** INFORMATION GIVEN **

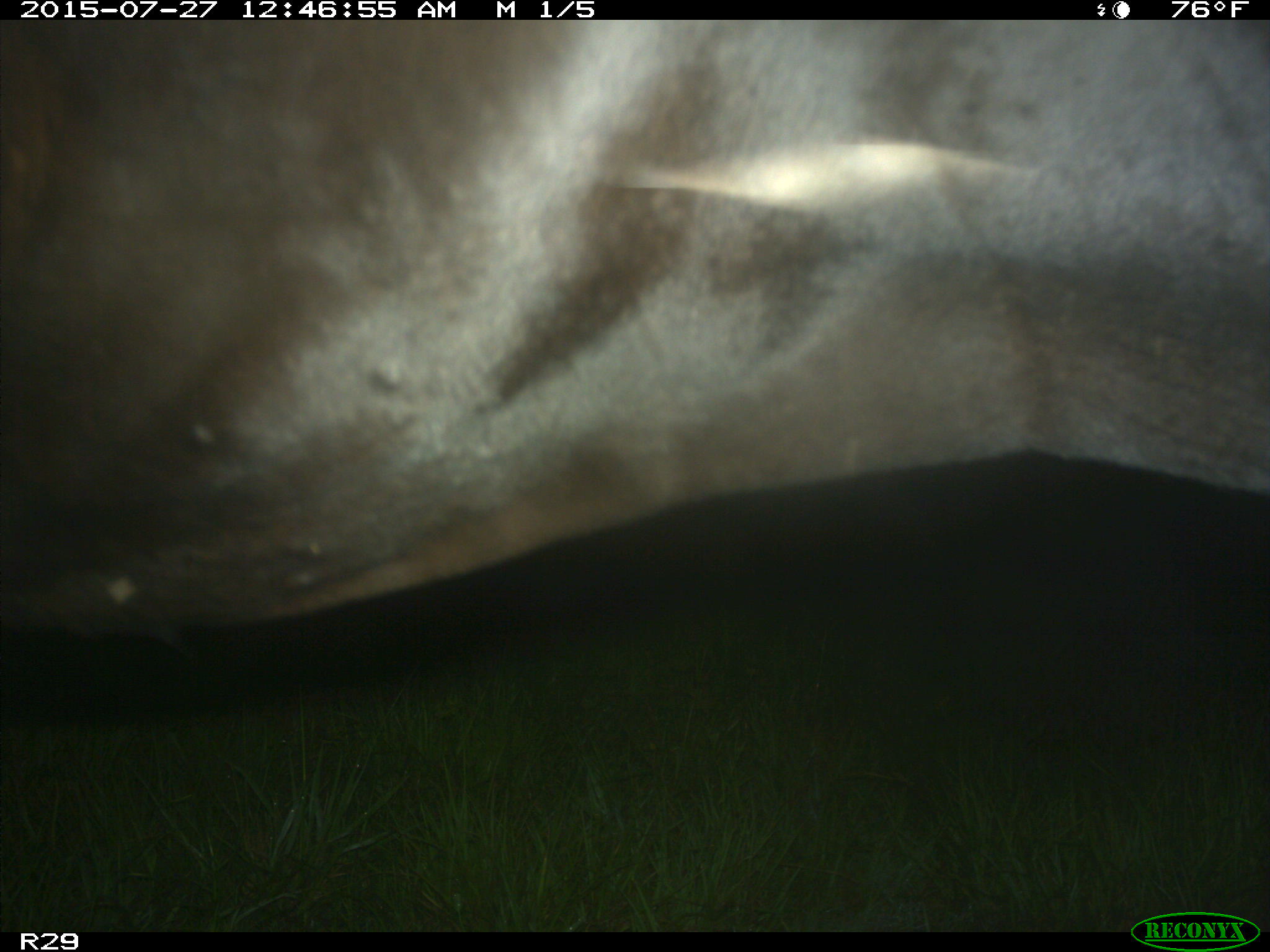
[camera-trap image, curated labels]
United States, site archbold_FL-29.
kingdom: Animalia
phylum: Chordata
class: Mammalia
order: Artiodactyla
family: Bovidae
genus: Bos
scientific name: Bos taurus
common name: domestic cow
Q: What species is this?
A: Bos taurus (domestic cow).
...
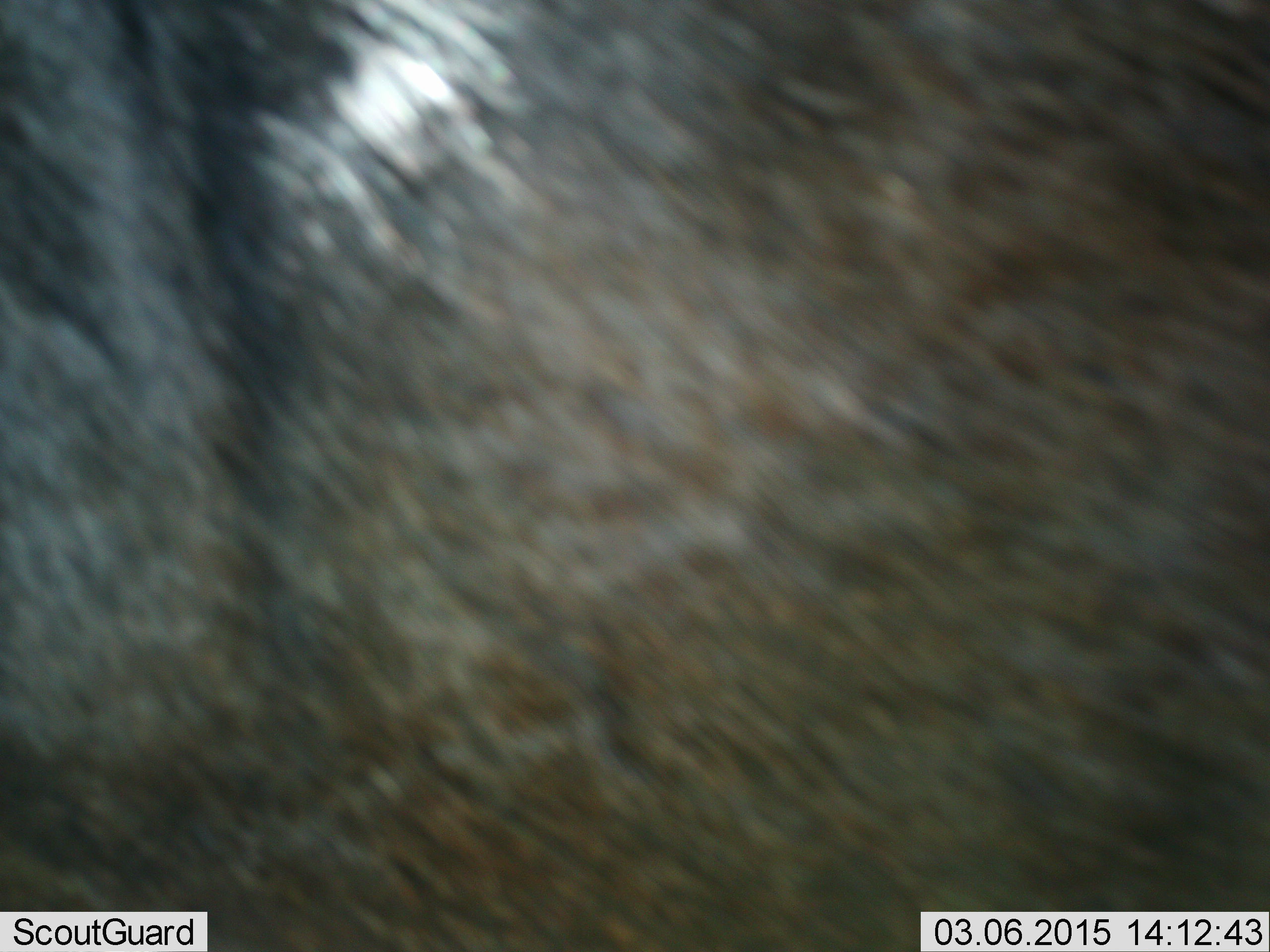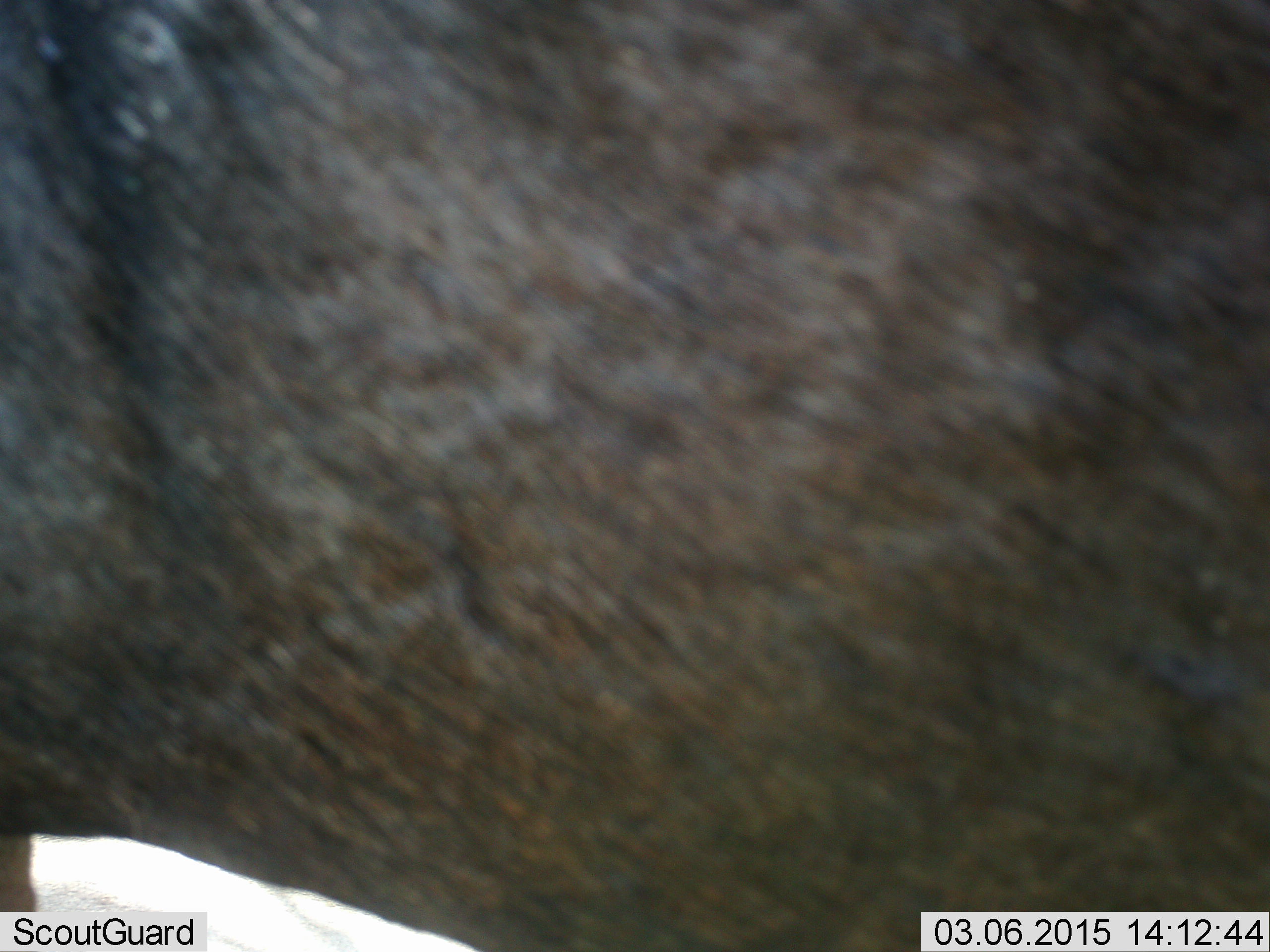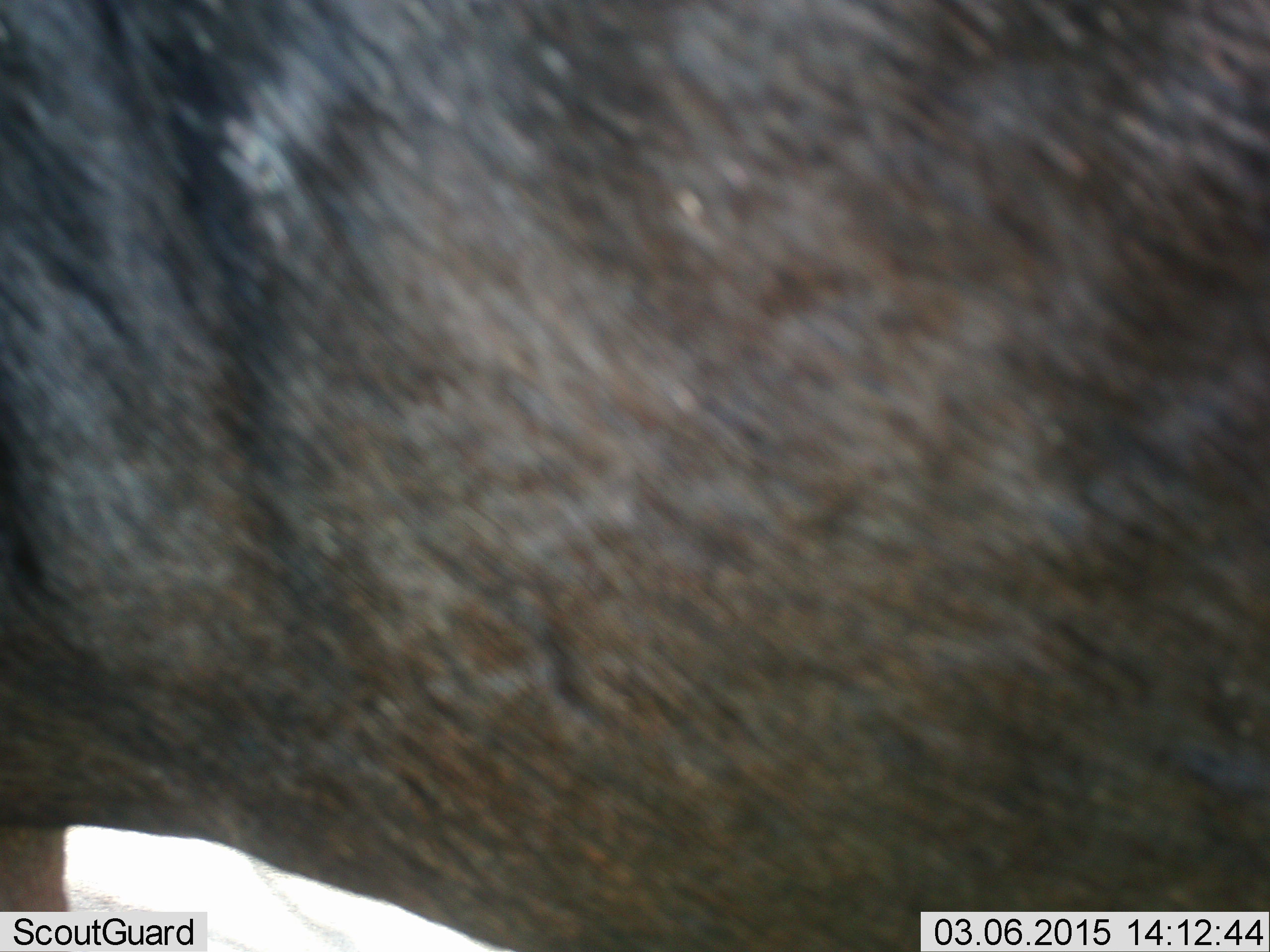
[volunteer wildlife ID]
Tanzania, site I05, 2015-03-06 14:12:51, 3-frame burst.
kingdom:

** PROBLEM DETAILS **
Using the data above, print exactly the lines from the line that contains "family: Bovidae" through the line that contains "A: Bos taurus (domestic cow).", with both included.

** TASK ANSWER **
family: Bovidae
genus: Bos
scientific name: Bos taurus
common name: domestic cow
Q: What species is this?
A: Bos taurus (domestic cow).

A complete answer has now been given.